■ WHAT YOU NEED TO DO:
Every line of the data must appear again in the answer, exactly as written.

■ RECORDS TO PROCESS:
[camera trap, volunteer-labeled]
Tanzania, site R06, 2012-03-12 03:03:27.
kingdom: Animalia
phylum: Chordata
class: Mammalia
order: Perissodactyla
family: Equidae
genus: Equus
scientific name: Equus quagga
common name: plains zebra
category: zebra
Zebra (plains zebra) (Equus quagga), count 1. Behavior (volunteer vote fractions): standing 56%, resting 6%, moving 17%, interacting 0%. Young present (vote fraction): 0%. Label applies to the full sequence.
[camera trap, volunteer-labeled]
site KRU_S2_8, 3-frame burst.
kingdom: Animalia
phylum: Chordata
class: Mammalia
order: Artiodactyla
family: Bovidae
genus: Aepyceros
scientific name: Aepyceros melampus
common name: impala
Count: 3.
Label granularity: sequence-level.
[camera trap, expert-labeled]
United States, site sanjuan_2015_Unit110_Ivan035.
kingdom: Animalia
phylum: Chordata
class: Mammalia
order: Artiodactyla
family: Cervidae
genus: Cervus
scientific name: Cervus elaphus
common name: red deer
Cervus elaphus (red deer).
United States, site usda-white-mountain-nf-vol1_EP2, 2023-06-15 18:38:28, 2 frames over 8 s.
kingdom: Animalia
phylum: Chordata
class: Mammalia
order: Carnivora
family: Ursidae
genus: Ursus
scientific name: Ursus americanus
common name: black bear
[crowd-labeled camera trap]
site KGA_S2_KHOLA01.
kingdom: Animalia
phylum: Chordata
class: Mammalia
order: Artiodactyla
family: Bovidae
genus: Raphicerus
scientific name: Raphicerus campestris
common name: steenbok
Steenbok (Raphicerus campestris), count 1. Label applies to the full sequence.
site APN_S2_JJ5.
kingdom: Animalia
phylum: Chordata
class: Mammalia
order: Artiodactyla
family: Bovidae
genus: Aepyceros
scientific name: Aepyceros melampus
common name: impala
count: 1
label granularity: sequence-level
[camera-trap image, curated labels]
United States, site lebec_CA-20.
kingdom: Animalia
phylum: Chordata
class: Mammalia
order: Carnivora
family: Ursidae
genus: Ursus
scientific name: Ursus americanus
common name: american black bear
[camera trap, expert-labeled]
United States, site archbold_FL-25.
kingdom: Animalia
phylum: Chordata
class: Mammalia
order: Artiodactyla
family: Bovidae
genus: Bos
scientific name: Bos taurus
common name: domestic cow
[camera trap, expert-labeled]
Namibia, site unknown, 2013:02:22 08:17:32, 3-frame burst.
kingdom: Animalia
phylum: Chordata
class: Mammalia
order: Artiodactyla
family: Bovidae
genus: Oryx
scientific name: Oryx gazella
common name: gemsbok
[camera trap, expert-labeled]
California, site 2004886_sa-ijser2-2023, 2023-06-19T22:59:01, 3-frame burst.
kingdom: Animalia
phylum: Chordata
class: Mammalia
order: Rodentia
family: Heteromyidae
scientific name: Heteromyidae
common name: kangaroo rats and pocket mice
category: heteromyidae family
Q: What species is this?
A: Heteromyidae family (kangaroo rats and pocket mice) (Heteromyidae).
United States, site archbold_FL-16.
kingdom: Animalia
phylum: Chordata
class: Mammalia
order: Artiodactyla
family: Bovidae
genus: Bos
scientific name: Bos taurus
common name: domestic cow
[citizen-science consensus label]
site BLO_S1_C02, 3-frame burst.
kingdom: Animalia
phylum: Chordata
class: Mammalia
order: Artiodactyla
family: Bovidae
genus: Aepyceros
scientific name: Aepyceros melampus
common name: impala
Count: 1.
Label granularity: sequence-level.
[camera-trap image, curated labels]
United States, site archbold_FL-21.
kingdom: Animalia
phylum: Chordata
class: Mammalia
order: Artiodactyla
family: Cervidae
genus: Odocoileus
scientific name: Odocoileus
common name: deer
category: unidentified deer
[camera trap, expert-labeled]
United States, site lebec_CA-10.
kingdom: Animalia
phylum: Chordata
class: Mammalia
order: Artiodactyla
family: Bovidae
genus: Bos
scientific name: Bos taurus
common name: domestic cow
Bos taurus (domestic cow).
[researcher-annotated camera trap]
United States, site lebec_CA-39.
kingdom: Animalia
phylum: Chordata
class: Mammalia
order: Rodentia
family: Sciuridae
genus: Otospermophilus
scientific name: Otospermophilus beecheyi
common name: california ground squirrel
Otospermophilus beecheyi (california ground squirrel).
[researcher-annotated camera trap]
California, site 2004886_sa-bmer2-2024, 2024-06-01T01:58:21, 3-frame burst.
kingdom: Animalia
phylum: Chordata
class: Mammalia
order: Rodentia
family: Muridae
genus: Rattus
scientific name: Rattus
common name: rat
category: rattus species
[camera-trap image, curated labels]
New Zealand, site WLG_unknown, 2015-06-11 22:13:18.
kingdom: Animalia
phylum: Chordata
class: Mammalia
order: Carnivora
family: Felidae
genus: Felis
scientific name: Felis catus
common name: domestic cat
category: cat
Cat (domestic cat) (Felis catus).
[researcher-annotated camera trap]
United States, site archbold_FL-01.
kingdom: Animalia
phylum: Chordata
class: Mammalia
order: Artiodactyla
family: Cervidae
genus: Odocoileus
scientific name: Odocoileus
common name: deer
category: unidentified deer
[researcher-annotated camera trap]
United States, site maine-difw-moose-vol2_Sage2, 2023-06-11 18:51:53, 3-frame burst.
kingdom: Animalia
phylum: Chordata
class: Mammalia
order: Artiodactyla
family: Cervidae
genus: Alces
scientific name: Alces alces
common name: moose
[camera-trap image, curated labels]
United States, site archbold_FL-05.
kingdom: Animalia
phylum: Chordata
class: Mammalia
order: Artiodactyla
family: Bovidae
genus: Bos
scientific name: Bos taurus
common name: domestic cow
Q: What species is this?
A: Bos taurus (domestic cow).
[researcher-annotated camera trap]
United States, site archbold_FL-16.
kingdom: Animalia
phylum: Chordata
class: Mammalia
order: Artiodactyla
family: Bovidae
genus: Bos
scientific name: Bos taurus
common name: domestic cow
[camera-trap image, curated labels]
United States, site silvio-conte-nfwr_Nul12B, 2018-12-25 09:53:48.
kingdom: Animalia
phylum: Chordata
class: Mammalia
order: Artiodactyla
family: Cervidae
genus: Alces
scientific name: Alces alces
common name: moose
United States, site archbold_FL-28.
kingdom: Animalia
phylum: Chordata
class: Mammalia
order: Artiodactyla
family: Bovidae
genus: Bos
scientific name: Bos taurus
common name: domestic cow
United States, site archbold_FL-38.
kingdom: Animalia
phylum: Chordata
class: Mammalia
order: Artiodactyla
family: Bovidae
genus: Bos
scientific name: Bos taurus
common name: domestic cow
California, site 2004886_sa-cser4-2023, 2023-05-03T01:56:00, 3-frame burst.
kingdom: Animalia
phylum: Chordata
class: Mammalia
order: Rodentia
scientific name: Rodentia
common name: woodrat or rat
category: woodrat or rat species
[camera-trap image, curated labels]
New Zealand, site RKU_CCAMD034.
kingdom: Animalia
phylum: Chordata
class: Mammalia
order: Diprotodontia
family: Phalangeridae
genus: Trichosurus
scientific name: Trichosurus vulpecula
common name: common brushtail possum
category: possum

■ WRITTEN SOLUTION:
[camera trap, volunteer-labeled]
Tanzania, site R06, 2012-03-12 03:03:27.
kingdom: Animalia
phylum: Chordata
class: Mammalia
order: Perissodactyla
family: Equidae
genus: Equus
scientific name: Equus quagga
common name: plains zebra
category: zebra
Zebra (plains zebra) (Equus quagga), count 1. Behavior (volunteer vote fractions): standing 56%, resting 6%, moving 17%, interacting 0%. Young present (vote fraction): 0%. Label applies to the full sequence.
[camera trap, volunteer-labeled]
site KRU_S2_8, 3-frame burst.
kingdom: Animalia
phylum: Chordata
class: Mammalia
order: Artiodactyla
family: Bovidae
genus: Aepyceros
scientific name: Aepyceros melampus
common name: impala
Count: 3.
Label granularity: sequence-level.
[camera trap, expert-labeled]
United States, site sanjuan_2015_Unit110_Ivan035.
kingdom: Animalia
phylum: Chordata
class: Mammalia
order: Artiodactyla
family: Cervidae
genus: Cervus
scientific name: Cervus elaphus
common name: red deer
Cervus elaphus (red deer).
United States, site usda-white-mountain-nf-vol1_EP2, 2023-06-15 18:38:28, 2 frames over 8 s.
kingdom: Animalia
phylum: Chordata
class: Mammalia
order: Carnivora
family: Ursidae
genus: Ursus
scientific name: Ursus americanus
common name: black bear
[crowd-labeled camera trap]
site KGA_S2_KHOLA01.
kingdom: Animalia
phylum: Chordata
class: Mammalia
order: Artiodactyla
family: Bovidae
genus: Raphicerus
scientific name: Raphicerus campestris
common name: steenbok
Steenbok (Raphicerus campestris), count 1. Label applies to the full sequence.
site APN_S2_JJ5.
kingdom: Animalia
phylum: Chordata
class: Mammalia
order: Artiodactyla
family: Bovidae
genus: Aepyceros
scientific name: Aepyceros melampus
common name: impala
count: 1
label granularity: sequence-level
[camera-trap image, curated labels]
United States, site lebec_CA-20.
kingdom: Animalia
phylum: Chordata
class: Mammalia
order: Carnivora
family: Ursidae
genus: Ursus
scientific name: Ursus americanus
common name: american black bear
[camera trap, expert-labeled]
United States, site archbold_FL-25.
kingdom: Animalia
phylum: Chordata
class: Mammalia
order: Artiodactyla
family: Bovidae
genus: Bos
scientific name: Bos taurus
common name: domestic cow
[camera trap, expert-labeled]
Namibia, site unknown, 2013:02:22 08:17:32, 3-frame burst.
kingdom: Animalia
phylum: Chordata
class: Mammalia
order: Artiodactyla
family: Bovidae
genus: Oryx
scientific name: Oryx gazella
common name: gemsbok
[camera trap, expert-labeled]
California, site 2004886_sa-ijser2-2023, 2023-06-19T22:59:01, 3-frame burst.
kingdom: Animalia
phylum: Chordata
class: Mammalia
order: Rodentia
family: Heteromyidae
scientific name: Heteromyidae
common name: kangaroo rats and pocket mice
category: heteromyidae family
Q: What species is this?
A: Heteromyidae family (kangaroo rats and pocket mice) (Heteromyidae).
United States, site archbold_FL-16.
kingdom: Animalia
phylum: Chordata
class: Mammalia
order: Artiodactyla
family: Bovidae
genus: Bos
scientific name: Bos taurus
common name: domestic cow
[citizen-science consensus label]
site BLO_S1_C02, 3-frame burst.
kingdom: Animalia
phylum: Chordata
class: Mammalia
order: Artiodactyla
family: Bovidae
genus: Aepyceros
scientific name: Aepyceros melampus
common name: impala
Count: 1.
Label granularity: sequence-level.
[camera-trap image, curated labels]
United States, site archbold_FL-21.
kingdom: Animalia
phylum: Chordata
class: Mammalia
order: Artiodactyla
family: Cervidae
genus: Odocoileus
scientific name: Odocoileus
common name: deer
category: unidentified deer
[camera trap, expert-labeled]
United States, site lebec_CA-10.
kingdom: Animalia
phylum: Chordata
class: Mammalia
order: Artiodactyla
family: Bovidae
genus: Bos
scientific name: Bos taurus
common name: domestic cow
Bos taurus (domestic cow).
[researcher-annotated camera trap]
United States, site lebec_CA-39.
kingdom: Animalia
phylum: Chordata
class: Mammalia
order: Rodentia
family: Sciuridae
genus: Otospermophilus
scientific name: Otospermophilus beecheyi
common name: california ground squirrel
Otospermophilus beecheyi (california ground squirrel).
[researcher-annotated camera trap]
California, site 2004886_sa-bmer2-2024, 2024-06-01T01:58:21, 3-frame burst.
kingdom: Animalia
phylum: Chordata
class: Mammalia
order: Rodentia
family: Muridae
genus: Rattus
scientific name: Rattus
common name: rat
category: rattus species
[camera-trap image, curated labels]
New Zealand, site WLG_unknown, 2015-06-11 22:13:18.
kingdom: Animalia
phylum: Chordata
class: Mammalia
order: Carnivora
family: Felidae
genus: Felis
scientific name: Felis catus
common name: domestic cat
category: cat
Cat (domestic cat) (Felis catus).
[researcher-annotated camera trap]
United States, site archbold_FL-01.
kingdom: Animalia
phylum: Chordata
class: Mammalia
order: Artiodactyla
family: Cervidae
genus: Odocoileus
scientific name: Odocoileus
common name: deer
category: unidentified deer
[researcher-annotated camera trap]
United States, site maine-difw-moose-vol2_Sage2, 2023-06-11 18:51:53, 3-frame burst.
kingdom: Animalia
phylum: Chordata
class: Mammalia
order: Artiodactyla
family: Cervidae
genus: Alces
scientific name: Alces alces
common name: moose
[camera-trap image, curated labels]
United States, site archbold_FL-05.
kingdom: Animalia
phylum: Chordata
class: Mammalia
order: Artiodactyla
family: Bovidae
genus: Bos
scientific name: Bos taurus
common name: domestic cow
Q: What species is this?
A: Bos taurus (domestic cow).
[researcher-annotated camera trap]
United States, site archbold_FL-16.
kingdom: Animalia
phylum: Chordata
class: Mammalia
order: Artiodactyla
family: Bovidae
genus: Bos
scientific name: Bos taurus
common name: domestic cow
[camera-trap image, curated labels]
United States, site silvio-conte-nfwr_Nul12B, 2018-12-25 09:53:48.
kingdom: Animalia
phylum: Chordata
class: Mammalia
order: Artiodactyla
family: Cervidae
genus: Alces
scientific name: Alces alces
common name: moose
United States, site archbold_FL-28.
kingdom: Animalia
phylum: Chordata
class: Mammalia
order: Artiodactyla
family: Bovidae
genus: Bos
scientific name: Bos taurus
common name: domestic cow
United States, site archbold_FL-38.
kingdom: Animalia
phylum: Chordata
class: Mammalia
order: Artiodactyla
family: Bovidae
genus: Bos
scientific name: Bos taurus
common name: domestic cow
California, site 2004886_sa-cser4-2023, 2023-05-03T01:56:00, 3-frame burst.
kingdom: Animalia
phylum: Chordata
class: Mammalia
order: Rodentia
scientific name: Rodentia
common name: woodrat or rat
category: woodrat or rat species
[camera-trap image, curated labels]
New Zealand, site RKU_CCAMD034.
kingdom: Animalia
phylum: Chordata
class: Mammalia
order: Diprotodontia
family: Phalangeridae
genus: Trichosurus
scientific name: Trichosurus vulpecula
common name: common brushtail possum
category: possum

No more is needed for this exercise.